Report recommends cost-effective plan to strengthen US defense against ballistic missile attacks
To more effectively defend against ballistic missile attacks, the U.S. should concentrate on defense systems that intercept enemy missiles in midcourse and stop spending money on boost-phase defense systems of any kind, concludes a new, congressionally mandated report from a committee of the National Research Council.
The committee was asked to assess the feasibility, practicality, and affordability of U.S. boost-phase missile defenses and compare them with other alternatives for countering limited nuclear or conventional ballistic missile attacks by regional actors such as Iran or North Korea.

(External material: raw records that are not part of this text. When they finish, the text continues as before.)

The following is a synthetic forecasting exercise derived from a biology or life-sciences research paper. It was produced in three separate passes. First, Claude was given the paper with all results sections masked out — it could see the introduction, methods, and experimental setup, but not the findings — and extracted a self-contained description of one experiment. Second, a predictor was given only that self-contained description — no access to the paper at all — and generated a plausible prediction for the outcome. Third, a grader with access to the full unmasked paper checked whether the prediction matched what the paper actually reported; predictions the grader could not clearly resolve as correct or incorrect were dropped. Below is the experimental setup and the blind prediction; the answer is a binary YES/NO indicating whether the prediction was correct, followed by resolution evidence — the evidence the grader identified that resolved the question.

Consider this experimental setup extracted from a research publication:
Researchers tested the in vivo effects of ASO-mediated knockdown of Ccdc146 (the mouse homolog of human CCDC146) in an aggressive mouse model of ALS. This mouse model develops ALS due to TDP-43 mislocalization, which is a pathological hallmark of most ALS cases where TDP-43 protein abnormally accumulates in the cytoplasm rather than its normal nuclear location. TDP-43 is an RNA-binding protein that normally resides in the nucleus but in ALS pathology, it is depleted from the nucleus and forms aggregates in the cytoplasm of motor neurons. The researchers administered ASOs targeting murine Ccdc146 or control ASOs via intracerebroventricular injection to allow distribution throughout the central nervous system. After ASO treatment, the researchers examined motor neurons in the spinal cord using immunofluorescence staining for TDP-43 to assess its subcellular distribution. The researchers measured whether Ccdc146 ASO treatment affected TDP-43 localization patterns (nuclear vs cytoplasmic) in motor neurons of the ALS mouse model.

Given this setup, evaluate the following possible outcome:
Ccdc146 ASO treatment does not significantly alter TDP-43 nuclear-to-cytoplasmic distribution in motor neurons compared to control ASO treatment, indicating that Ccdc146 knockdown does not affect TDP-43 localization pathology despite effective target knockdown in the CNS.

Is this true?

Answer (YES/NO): NO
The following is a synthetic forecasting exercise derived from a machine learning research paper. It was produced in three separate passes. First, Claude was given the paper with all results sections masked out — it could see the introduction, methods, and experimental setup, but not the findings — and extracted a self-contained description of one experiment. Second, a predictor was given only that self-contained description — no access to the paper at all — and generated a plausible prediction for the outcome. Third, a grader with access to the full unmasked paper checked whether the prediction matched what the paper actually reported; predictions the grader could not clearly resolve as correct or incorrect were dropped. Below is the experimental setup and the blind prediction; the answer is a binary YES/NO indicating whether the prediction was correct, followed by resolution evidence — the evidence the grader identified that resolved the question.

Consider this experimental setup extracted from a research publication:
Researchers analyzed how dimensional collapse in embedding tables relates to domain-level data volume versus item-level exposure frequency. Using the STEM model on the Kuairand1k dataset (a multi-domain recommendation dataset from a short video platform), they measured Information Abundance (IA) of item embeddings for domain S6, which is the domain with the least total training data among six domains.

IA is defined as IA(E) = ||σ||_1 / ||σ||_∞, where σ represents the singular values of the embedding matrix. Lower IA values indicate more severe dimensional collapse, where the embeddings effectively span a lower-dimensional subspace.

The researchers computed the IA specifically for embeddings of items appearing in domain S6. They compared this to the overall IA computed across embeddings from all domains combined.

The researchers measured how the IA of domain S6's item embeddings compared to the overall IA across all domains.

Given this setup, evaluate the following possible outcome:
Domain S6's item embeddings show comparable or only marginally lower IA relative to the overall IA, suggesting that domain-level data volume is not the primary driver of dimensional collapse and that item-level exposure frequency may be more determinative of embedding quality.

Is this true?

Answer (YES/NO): NO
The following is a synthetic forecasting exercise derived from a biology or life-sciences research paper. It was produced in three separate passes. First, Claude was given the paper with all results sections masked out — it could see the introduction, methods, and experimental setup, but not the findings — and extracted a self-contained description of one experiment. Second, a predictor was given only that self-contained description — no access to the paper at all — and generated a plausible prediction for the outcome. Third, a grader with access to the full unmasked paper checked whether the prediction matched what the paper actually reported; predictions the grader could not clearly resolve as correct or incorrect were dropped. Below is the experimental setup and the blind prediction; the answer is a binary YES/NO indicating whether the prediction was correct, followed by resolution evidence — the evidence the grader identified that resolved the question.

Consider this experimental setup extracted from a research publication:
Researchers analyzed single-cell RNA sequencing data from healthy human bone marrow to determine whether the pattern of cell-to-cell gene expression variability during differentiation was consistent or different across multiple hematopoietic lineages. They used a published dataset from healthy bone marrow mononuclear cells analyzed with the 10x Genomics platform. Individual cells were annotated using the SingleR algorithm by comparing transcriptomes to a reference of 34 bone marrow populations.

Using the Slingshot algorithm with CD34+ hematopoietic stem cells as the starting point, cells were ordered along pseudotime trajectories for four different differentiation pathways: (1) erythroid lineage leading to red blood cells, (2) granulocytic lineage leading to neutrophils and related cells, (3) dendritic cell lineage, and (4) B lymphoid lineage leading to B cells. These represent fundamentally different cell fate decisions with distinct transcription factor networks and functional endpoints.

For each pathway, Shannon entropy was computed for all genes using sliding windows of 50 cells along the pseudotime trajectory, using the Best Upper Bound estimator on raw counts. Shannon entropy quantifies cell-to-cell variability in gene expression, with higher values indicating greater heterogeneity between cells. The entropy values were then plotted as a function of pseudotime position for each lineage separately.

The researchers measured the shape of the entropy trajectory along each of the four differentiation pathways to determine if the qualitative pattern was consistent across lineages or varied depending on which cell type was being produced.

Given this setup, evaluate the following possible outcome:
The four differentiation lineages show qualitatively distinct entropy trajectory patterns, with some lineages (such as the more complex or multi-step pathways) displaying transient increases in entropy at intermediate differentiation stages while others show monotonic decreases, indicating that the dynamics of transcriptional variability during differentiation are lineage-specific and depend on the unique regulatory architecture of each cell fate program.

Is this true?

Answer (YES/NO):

Boost-phase defense systems are intended to shoot down enemy missiles immediately following launch while the rocket engine is still firing. While these systems are theoretically possible, they are not "practical or feasible" because they would have only a few minutes in which to intercept enemy missiles during the boost phase and air- or ground-based systems generally cannot be located close enough to potential threats to be effective. Space-based boost-phase interceptors would require hundreds of satellites and cost as much as $500 billion to acquire and operate over a 20-year span—at least 10 times as much as any other approach, the committee estimated.
Any practical missile defense system, the committee concluded, must rely primarily on intercepting enemy missiles in midcourse, which can and should provide the most effective ballistic missile defense of the U.S. homeland. Midcourse defense provides more battle space for multiple opportunities to identify and shoot down targets. Currently, the Ground-Based Midcourse Defense (GMD) system, which deploys 30 ground-based midcourse interceptors at Fort Greely in Alaska and Vandenberg Air Force Base in California, provides an "early but fragile" U.S. homeland defense capability for a potential threat from North Korea, the report says. However, the GMD has "shortcomings" and limited ability to defend the U.S. from missiles launched by countries other than North Korea, and the Missile Defense Agency's currently planned improvements will not adequately address these.
To overcome these shortcomings, the committee recommended adding a third interceptor site to the U.S. northeast and several technical fixes to make the GMD both more effective and less expensive. These fixes include developing smaller, but more capable interceptor missiles using tested technologies and employing a suite of proven X-band radar components at five existing early-warning radar sites. These radars, combined with infrared sensors aboard the interceptors, would provide much more time and data for identifying enemy missiles and employing a "shoot-look-shoot" strategy, which allows multiple successive shots at the target if necessary. The recommended GMD improvements could be implemented within the current $45 billion budget requested by DOD for fiscal years 2010 through 2016 provided other unnecessary missile defense programs are eliminated.
The first three phases of the "Phased Adaptive Approach," under way in Europe since 2009, deploy improved interceptors and radars to protect U.S. forces and NATO allies against an Iranian attack. These phases, if properly implemented, should provide an effective defense of Europe, the report says. However, if the report's recommended improvements are made to the U.S. GMD, then the final phase of the program in Europe—aimed at preventing long-range missiles launched in Iran from reaching the U.S.—should be canceled because it would be unnecessary for European defense and less than optimal for U.S. protection.
The U.S. should stop all efforts to develop a costly space-based sensor system known as the Precision Tracking and Surveillance System, the report says. The current Space-Based Infrared System, combined with the proposed suite of X-Band radars and interceptor sensors, will provide information that is just as reliable at a much lower cost. The Missile Defense Agency should also reinstitute aggressive research and development to improve abilities to identify actual warheads amid potential countermeasures.
The Missile Defense Agency and the U.S. military should continue improving non-boost systems critical for theater missile defense plans such as the Aegis ship-based interceptors, Terminal High-Altitude Defense, and Patriot-based missile defense. These technologies can also provide adequate protection for our Asian allies.
"For too long, the U.S. has been committed to expensive missile defense strategies without sufficient consideration of the costs and real utility," said L. David Montague, committee co-chair and retired president of the missile system division at Lockheed Martin Missiles and Space. "As the primary agency in charge, the Missile Defense Agency must strengthen its system analysis and engineering capabilities so that it can better evaluate new initiatives before significant funding is committed."
"Our recommended approach should provide the most effective missile defense capabilities—particularly for homeland defense—while taking into account the surrounding operational, technical, and cost issues," said Walter B. Slocombe, former undersecretary of defense for policy and the other co-chair of the study.